I have no idea of the statistics. Have no idea how often it happens. But I became a staticis all too fast and the injuries of my neck, shoulders, back, and arms bear the results.
At issue is the ever blurring lines of how much a client wishes or demands to produce on their own and how they value (or undervalue) our work as professionals. This was such a case. The client? A former defense industry HR trainer, retired. A ‘my way or the highway’ personality. I met him through a networking contact with a local chamber of commerce. I should have declined after our first meeting when he (a black man) spent most of the meeting recalling his run-in with white people 35 years ago in a much different Dallas Fort Worth metroplex. Being white and empathetic it struck me odd he would go to such depth to share a story and never clear why he would. It should have been a warning to stay clear of him. Desperate for accounts in our changing evolutionary marketing I should have paid attention to my internal discernment alarm.
The problems surfaced over time with his rants about doing business as a small business company infiltrating as sub contractors to large corporations such as Defense Industry clients. He had an innovative proprietary software program for HR training — similar to power point incorporating Text, Graphics, Photos, Moviing Video, and Audio. His plan was to expand into sub contracting the video, audio, and translation work. That’s how we were introduced.
We all have experienced the larger than life, loud, abrasive, hard edge clients. I have. I’ve had several in my time and though loud talking and abrasive they generally were just demanding but civil. I’ve worked in television station environments with tempremental news staff talent. One that used to constantly criticize the production department inbetween stories and threw pencils at the camera or teleprompter operators. I’ve had clients yell, throw tantrums (along with talent) and yet none became physically violent. Not until yesterday.
The issue is the blurring of the professional line between consumer, industrial and broadcast standards. I caught a glimpse of this three months ago (with the same client). On location he was so demanding he would not accomodate the time to allow for white balancing, focusing, or staging the industrial client for a take. It became a guerrilla-like shoot. In turnaround he demanded it be delivered in a windows media format. From Final Cut, no problem. But in his import, into HIS A/V Editing software (a $49.00 consumer PC version) the video had motion blur. Instantly he went into a tirade how I had ‘ripped him off’ with ‘a bad job.’ After a few calls to the technical suport line and a colleage it turned out the client had the wrong import settings and with a few changes his program accepted my work without a technical glitch. That should have been a second warning to back off – I wasn’t paying attention.
The client paid promptly. I guess that was my determining factor. How much BS I’d take for the otherwise fast pay turnarounds.
As the project evolved he contacted my company to become a part of the audio process. HIs challenge was not finding a translator (for English to Spanish translation), and not knowing any Spanish Talent, to voice the industrial HR training. He also set a budget that was much too low. Initially I passed (smartly). He came back later giving room for budget expansion and I (needing the business) entered into the arrangement.

• **Dataset entries**
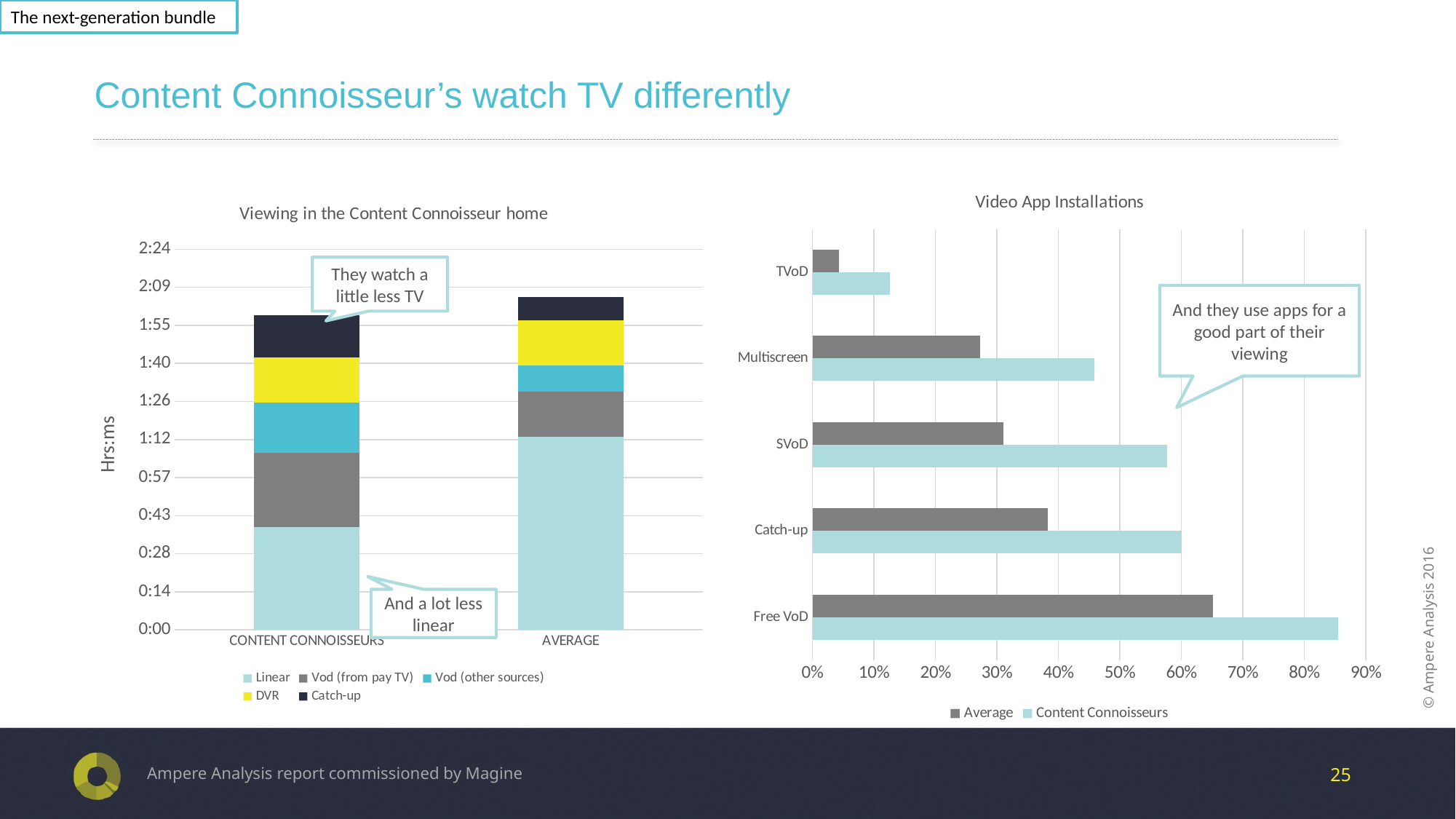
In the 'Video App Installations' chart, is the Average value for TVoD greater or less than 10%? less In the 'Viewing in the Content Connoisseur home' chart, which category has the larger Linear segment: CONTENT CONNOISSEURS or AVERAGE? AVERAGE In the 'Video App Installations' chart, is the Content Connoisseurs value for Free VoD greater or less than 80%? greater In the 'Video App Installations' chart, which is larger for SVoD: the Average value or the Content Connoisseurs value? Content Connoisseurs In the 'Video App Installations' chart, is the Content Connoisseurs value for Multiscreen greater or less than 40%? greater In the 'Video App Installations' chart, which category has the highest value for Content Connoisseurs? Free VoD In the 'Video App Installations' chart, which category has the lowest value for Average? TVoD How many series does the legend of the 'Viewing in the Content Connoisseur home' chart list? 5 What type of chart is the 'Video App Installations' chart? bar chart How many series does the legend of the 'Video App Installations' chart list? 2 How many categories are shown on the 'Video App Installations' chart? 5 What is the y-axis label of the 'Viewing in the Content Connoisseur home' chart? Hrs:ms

* * *

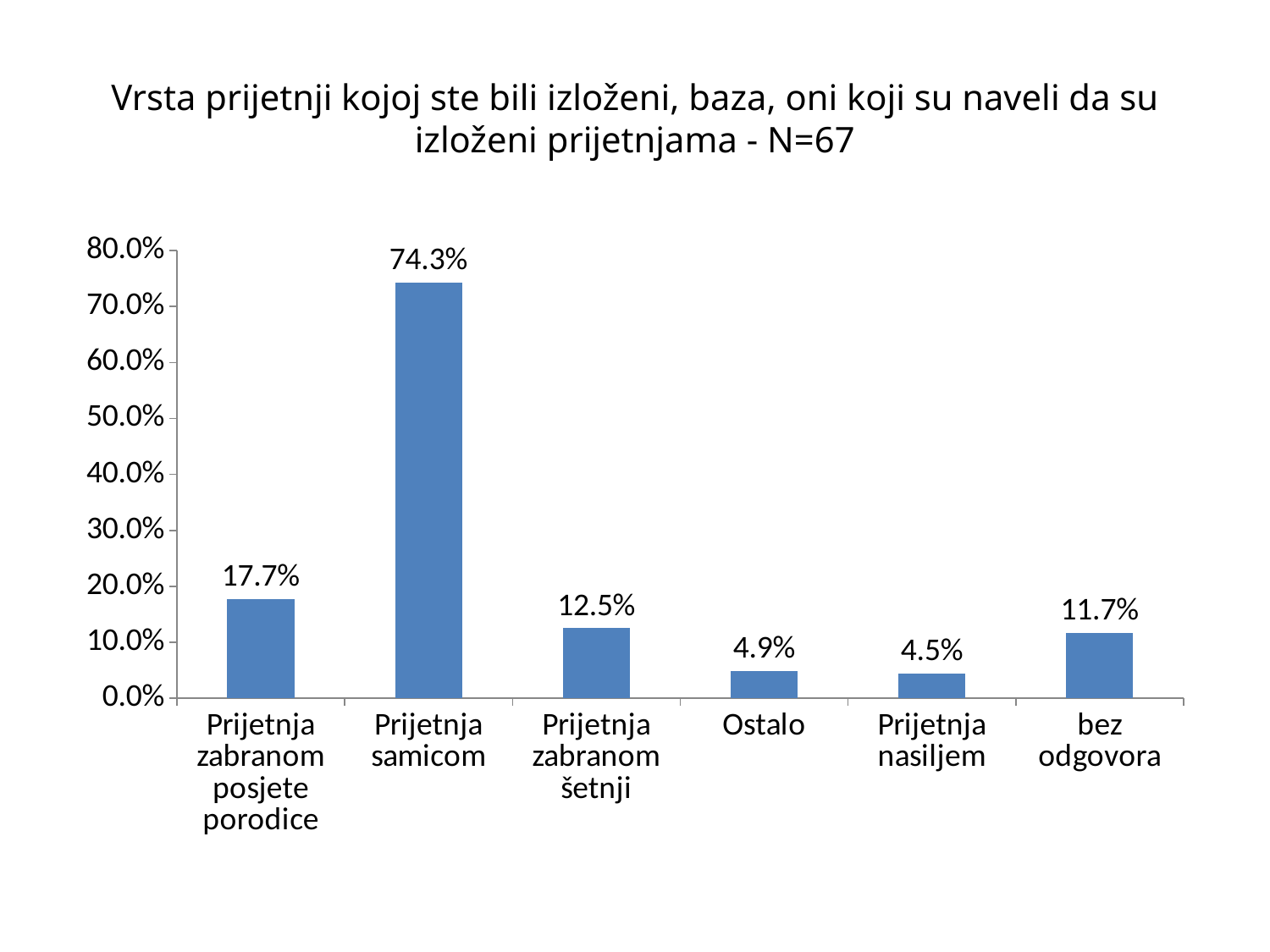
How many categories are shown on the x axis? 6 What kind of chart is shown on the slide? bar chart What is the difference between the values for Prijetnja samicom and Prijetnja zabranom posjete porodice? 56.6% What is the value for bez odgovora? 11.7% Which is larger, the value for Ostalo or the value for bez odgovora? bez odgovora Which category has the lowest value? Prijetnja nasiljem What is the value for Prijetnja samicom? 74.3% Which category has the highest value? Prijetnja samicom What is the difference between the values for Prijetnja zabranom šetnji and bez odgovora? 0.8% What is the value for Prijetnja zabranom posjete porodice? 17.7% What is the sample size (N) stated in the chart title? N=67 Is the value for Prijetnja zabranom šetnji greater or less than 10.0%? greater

--

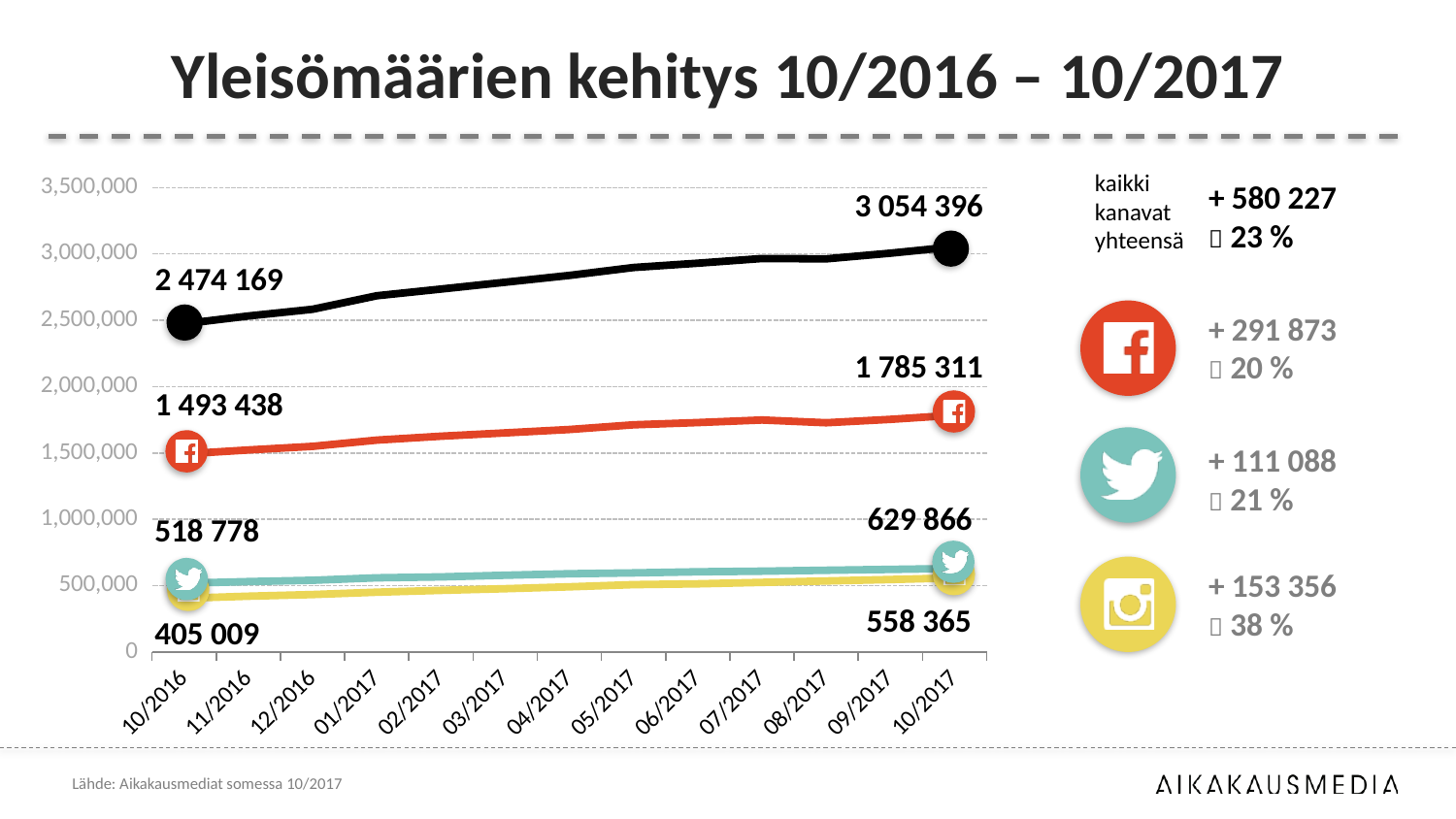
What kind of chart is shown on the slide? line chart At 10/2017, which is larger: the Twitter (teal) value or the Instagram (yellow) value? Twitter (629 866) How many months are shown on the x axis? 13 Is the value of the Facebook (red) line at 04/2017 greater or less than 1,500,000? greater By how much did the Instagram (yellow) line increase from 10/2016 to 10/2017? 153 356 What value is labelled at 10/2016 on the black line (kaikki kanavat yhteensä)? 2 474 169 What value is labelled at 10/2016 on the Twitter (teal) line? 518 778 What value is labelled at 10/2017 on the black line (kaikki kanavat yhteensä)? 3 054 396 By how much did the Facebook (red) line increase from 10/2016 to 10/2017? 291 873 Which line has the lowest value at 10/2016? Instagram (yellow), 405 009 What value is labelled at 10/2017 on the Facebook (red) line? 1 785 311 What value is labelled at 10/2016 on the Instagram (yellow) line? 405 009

• **Exercise**
Write out the post about the demanding client from "The client paid" up to and including "into the arrangement.". Rely on the post about the demanding client and nothing else.

• **Finished exercise**
The client paid promptly. I guess that was my determining factor. How much BS I’d take for the otherwise fast pay turnarounds.
As the project evolved he contacted my company to become a part of the audio process. HIs challenge was not finding a translator (for English to Spanish translation), and not knowing any Spanish Talent, to voice the industrial HR training. He also set a budget that was much too low. Initially I passed (smartly). He came back later giving room for budget expansion and I (needing the business) entered into the arrangement.